▶ Problem statement: Please reproduce the items below word for word, beginning at the line that contains "Among the following" and continuing through the last line of the items.

▶ Entries provided:

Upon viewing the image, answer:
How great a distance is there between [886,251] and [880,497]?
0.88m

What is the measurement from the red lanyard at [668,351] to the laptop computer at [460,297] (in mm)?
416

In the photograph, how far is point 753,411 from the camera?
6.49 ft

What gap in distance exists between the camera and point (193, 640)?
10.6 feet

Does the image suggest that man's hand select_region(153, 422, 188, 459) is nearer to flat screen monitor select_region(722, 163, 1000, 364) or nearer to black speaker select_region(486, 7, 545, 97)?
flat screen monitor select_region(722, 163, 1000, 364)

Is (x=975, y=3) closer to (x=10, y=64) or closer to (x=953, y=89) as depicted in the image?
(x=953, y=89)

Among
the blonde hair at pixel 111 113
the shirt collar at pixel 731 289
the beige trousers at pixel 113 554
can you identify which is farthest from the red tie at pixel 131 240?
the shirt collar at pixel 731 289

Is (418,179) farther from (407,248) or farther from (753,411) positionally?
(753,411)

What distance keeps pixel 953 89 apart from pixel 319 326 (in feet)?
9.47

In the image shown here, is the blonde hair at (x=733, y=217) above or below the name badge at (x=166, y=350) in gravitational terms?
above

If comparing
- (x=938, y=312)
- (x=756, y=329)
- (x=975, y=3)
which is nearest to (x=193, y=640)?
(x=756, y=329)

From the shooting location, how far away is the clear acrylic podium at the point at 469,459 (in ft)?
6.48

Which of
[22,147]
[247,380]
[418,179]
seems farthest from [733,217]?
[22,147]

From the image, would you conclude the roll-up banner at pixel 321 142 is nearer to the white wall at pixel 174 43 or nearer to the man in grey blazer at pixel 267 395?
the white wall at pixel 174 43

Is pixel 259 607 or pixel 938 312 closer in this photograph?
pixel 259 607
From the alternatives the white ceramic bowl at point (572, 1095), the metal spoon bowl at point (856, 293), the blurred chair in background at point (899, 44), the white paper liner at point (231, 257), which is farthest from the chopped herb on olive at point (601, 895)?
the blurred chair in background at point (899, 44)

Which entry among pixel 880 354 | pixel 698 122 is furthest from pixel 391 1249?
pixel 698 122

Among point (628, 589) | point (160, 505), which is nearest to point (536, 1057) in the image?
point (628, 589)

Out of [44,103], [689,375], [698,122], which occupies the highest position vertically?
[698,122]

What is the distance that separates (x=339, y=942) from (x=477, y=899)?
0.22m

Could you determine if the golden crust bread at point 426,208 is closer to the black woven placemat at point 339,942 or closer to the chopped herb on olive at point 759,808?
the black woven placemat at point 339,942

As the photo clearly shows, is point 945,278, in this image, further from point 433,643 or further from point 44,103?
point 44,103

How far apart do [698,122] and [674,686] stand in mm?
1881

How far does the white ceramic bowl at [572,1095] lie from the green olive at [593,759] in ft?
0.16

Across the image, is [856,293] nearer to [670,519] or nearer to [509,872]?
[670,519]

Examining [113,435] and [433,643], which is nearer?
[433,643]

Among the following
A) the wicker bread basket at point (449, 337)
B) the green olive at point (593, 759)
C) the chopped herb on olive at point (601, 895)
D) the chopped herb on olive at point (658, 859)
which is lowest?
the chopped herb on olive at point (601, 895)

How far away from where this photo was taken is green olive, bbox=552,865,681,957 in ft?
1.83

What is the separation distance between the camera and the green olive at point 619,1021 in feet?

▶ Answer:
Among the following
A) the wicker bread basket at point (449, 337)
B) the green olive at point (593, 759)
C) the chopped herb on olive at point (601, 895)
D) the chopped herb on olive at point (658, 859)
which is lowest?
the chopped herb on olive at point (601, 895)

How far away from where this photo was taken is green olive, bbox=552,865,681,957 in ft?
1.83

What is the separation distance between the camera and the green olive at point 619,1021 in feet?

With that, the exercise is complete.